Incorporating solid solutions in reactive transport equations using a kinetic discrete-composition approach

A new approach is proposed for incorporating solid solution reactions into mass conservation equations describing reaction paths in both closed and open systems. The method is applicable to problems involving advective, dispersive, and diffusive transport in a porous medium. By representing the continuously variable solid solution composition with a discrete set of stoichiometric solids that span composition space, combined with a kinetic formulation of their rates of reaction, a self-determining spatial and temporal evolution of the solid solution concentration and composition is obtained. It is demonstrated that equilibrium of an aqueous solution with a stoichiometric solid derived from a solid solution corresponds to equilibrium of the solid solution itself if and only if equilibrium of the stoichiometric solid is stable. One advantage of this approach is that it is unnecessary to introduce any additional compositional variables to represent the solid solution. Discretization may be over the entire range of composition space, or over some subset depending on the system.

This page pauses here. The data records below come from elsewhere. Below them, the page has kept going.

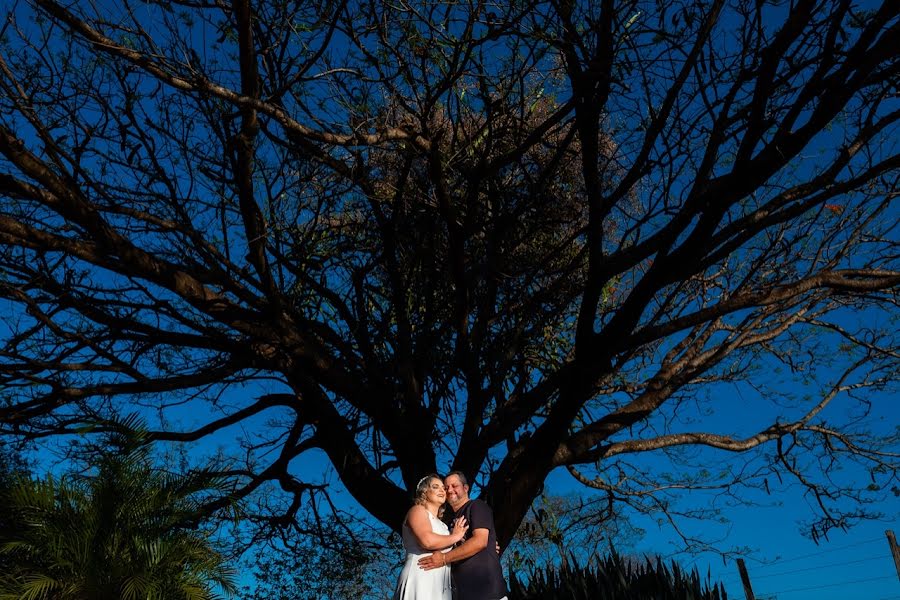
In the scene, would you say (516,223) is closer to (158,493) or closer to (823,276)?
(823,276)

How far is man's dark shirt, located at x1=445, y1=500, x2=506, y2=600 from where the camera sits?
606 centimetres

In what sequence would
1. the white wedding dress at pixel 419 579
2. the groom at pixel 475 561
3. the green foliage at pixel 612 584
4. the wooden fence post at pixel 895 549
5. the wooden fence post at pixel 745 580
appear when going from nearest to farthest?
1. the groom at pixel 475 561
2. the white wedding dress at pixel 419 579
3. the green foliage at pixel 612 584
4. the wooden fence post at pixel 745 580
5. the wooden fence post at pixel 895 549

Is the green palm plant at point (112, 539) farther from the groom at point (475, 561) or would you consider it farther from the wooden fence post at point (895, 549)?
the wooden fence post at point (895, 549)

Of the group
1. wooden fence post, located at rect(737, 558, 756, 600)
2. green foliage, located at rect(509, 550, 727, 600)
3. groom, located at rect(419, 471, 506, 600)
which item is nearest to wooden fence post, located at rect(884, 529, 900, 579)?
wooden fence post, located at rect(737, 558, 756, 600)

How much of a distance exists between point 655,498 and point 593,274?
502cm

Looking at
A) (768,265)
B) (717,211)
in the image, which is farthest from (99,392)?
(768,265)

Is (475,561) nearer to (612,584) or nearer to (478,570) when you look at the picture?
(478,570)

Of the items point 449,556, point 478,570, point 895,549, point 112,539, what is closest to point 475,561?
point 478,570

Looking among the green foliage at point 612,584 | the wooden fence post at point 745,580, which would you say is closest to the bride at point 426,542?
the green foliage at point 612,584

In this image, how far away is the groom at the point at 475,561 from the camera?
6.02m

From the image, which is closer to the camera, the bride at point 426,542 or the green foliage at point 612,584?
the bride at point 426,542

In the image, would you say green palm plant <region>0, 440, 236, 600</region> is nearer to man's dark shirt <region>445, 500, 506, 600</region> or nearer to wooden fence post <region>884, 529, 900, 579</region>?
man's dark shirt <region>445, 500, 506, 600</region>

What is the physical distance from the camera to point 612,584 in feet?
25.7

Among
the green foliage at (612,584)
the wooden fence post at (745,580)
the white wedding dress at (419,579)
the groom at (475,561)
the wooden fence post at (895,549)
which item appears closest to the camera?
the groom at (475,561)
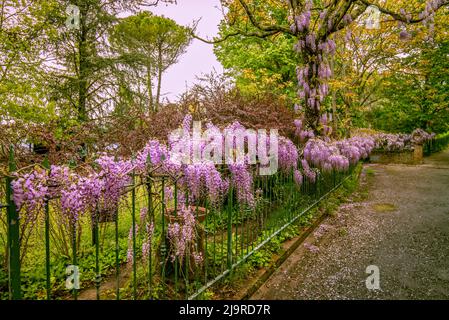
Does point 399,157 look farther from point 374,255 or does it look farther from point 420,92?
point 374,255

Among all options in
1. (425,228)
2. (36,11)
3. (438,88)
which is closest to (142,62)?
(36,11)

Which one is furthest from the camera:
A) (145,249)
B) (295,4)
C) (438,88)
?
(438,88)

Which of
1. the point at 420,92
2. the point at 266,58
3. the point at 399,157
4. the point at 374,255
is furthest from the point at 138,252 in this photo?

A major consequence of the kinetic discrete-composition solid solution representation is that modeling solid solutions is similar to modeling pure mineral phases with the exception of a weighting factor applied to reaction rates of stoichiometric solids corresponding to a common solid solution. With this approach, precipitation leads to a discrete zonation of the solid solution that approximates the continuous variation in composition expected for the actual solid solution. The approach is demonstrated for a hypothetical ideal and non-ideal binary solid solution AxB1−xC for a reaction path formulation and reactive transport involving advection and diffusion.